Biochemistry Division, Faculty of Science, Mansoura University, 35516, Egypt.
Zoology Department, Faculty of Science, Mansoura University, 35516, Egypt.
Nanomedicine (Lond). 2019 Mar;14(5):553-573. doi: 10.2217/nnm-2018-0298. Epub 2019 Feb 27.
To study the potential use of nanoformulations of curcumin (CUR); CUR-loaded pluronic nanomicelles (CURnp1), and CUR-loaded poly(lactic-co-glycolic acid) nanoparticles (CURnp) as antitumor agents in Ehrlich ascites carcinoma-bearing animals, and their mechanism of action.

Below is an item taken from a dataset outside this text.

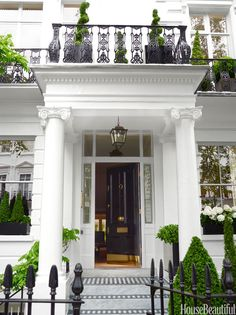 This stately 1860 London townhouse is a commanding presence in fashionable South Kensington. Now THIS is an entrance! London Townhouse, London House, Townhouse Interior, London City, London Night, London Map, London Skyline, London Apartment, London Bridge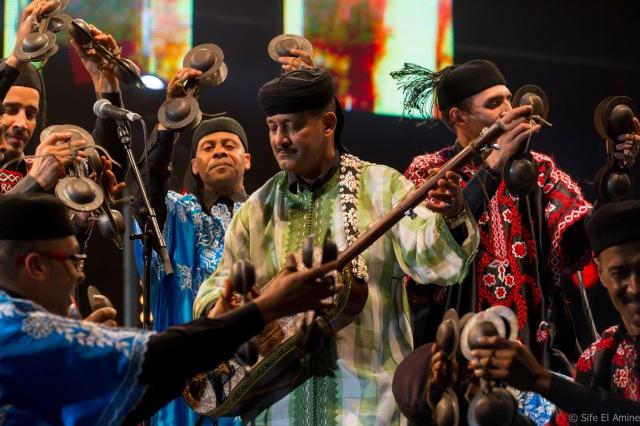 Fest.Gnaoua2015.Scene.Plage.Maalem.Hamid.El.Kasri.&.Humayun.Khan.16.05∏SifeElAmine.PD-14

MATERIALS & METHODS: CURnp and CURnp were prepared, characterized and tested against Ehrlich ascites carcinoma-bearing mice. Superoxide dismutase, catalase (CAT), glutathione, malondialdehyde, histopathological, immunohistochemical studies, cell cycle and caspase-3 were investigated.
RESULTS & CONCLUSION: CURnp destroyed tumors via increasing superoxide dismutase, CAT and glutathione, decreasing malondialdehyde through inducing apoptosis by decreasing Ki-67 and Bcl2 expression and activating caspase-3 leading to inhibition of proliferation and cell cycle arrest with progression at G1/S phase. The study demonstrated for the first time superiority of CURnp over native CUR and CURnp as anticancer agents.
研究姜黄素(CUR)的纳米制剂;CUR 负载的泊洛沙姆纳米胶束(CURnp1)和 CUR 负载的聚乳酸-共-羟基乙酸纳米粒(CURnp)作为抗肿瘤药物在艾氏腹水癌荷瘤动物中的潜在用途及其作用机制。
制备、表征 CURnp 和 CURnp,并对艾氏腹水癌荷瘤小鼠进行测试。检测超氧化物歧化酶、过氧化氢酶(CAT)、谷胱甘肽、丙二醛、组织病理学、免疫组织化学研究、细胞周期和 caspase-3。
CURnp 通过增加超氧化物歧化酶、CAT 和谷胱甘肽,降低丙二醛,通过降低 Ki-67 和 Bcl2 表达,激活 caspase-3 诱导细胞凋亡,从而抑制增殖和细胞周期停滞,使细胞周期进展到 G1/S 期,从而破坏肿瘤。该研究首次证明了 CURnp 优于天然 CUR 和 CURnp 作为抗癌药物。